I do not work for Foresters. :msp_tongue: Buy stumpage myself.


----------



## OlympicYJ (Oct 29, 2012)

Oldtimer said:


> I do not work for Foresters. :msp_tongue: Buy stumpage myself.



Well then we shouldn't be any sort of road block to ya!


----------



## Oldtimer (Oct 30, 2012)

I was just thinking aboot my logging bretheren. They need all the breaks they can get!:msp_thumbup:


----------



## madhatte (Oct 30, 2012)

You guys wouldn't know where to cut if we weren't there with paint and flagging and legalese. It's a symbiosis.


----------



## Oldtimer (Oct 30, 2012)

A wonder how I have been able to log for 17+ years without a forester. 
Just dumb rookie luck is all.


----------



## madhatte (Oct 30, 2012)




----------



## Oldtimer (Oct 30, 2012)




----------



## hammerlogging (Oct 30, 2012)

madhatte said:


> You guys wouldn't know where to cut if we weren't there with paint and flagging and legalese. It's a symbiosis.
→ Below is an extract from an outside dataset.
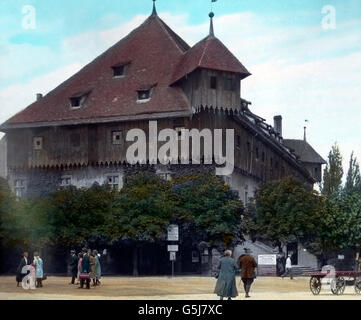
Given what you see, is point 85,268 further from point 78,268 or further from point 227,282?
point 227,282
give a man a role of flagging and he thinks he's a ####ing cop!


----------



## hammerlogging (Oct 30, 2012)

Humptulips said:


> Nope doesn't sound right. With all the tree lengthing going on you seldom see them heel a log and swing it.
> The butts always towards the landing. Walk away from the pile as far as you can still reach, grab the butts and swing while dragging the logs to as far as you reach. 2x boom reach plus length of machine. More like 80' but your mileage may vary.
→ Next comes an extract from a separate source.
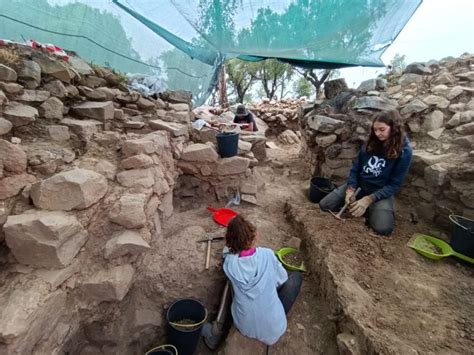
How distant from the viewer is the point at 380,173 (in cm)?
268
My math sounded high when I enterred it--- no you wouldn't heel and swing to where you've changed orientation though there can be heeling as the pass begins-- and no, indeed no heel from the small end. I have seen some mean end over end passes sliding the grapple down the stem as she goes. and some stem shuffle to increase the pass length, but its still not 165 is it. 

You are a real resource there, hope I know what you know one day


----------



## Humptulips (Oct 30, 2012)

hammerlogging said:


> hope I know what you know one day



I hope you have higher aspirations then that. You're setting the bar pretty low.


----------



## madhatte (Oct 30, 2012)

hammerlogging said:


> give a man a role of flagging and he thinks he's a ####ing cop!



jinglin' mah spurs right now


----------



## Gologit (Oct 30, 2012)

hammerlogging said:


> give a man a role of flagging and he thinks he's a ####ing cop!



Give the new foresters _two_ rolls of flagging. Let's see if they can bring the unit corners in square.


----------



## hammerlogging (Oct 30, 2012)

Gologit said:


> Give the new foresters _two_ rolls of flagging. Let's see if they can bring the unit corners in square.



you sir I would love a good sparring with, nothing like a challenge of the wits. 

last one I tried to have an intelligent conversation with told me that I could get that far corner of junk on a convex slope I diplomatically elected not to cut at all by running a skyline perpendicular and across the first five lines logged. I had to bite my tongue when that was suggested! Yes, I could get it that way. Yes. then again, when i jumped out of my truck on my way out when he was visiting the job to say hello and he looked at my crocs and asked if I cut in those, damn, he makes it hard not ot be a completely rude smartass. When he saw my 34" .063 bar on a hopped up 660, and said most folks around here run shorter bars I said " there's alot of things I do different, thats the reason I'm here"

gov't wuss. nothing meant against the good folks who know their ####, but the weak ones, get out of my way. I liek having the good ones around, they actually answer my questions so I don't have to spend the time wandering around for answers myself!


----------



## wowzers (Oct 31, 2012)

hammerlogging said:


> When he saw my 34" .063 bar on a hopped up 660, and said most folks around here run shorter bars I said " there's alot of things I do different, thats the reason I'm here"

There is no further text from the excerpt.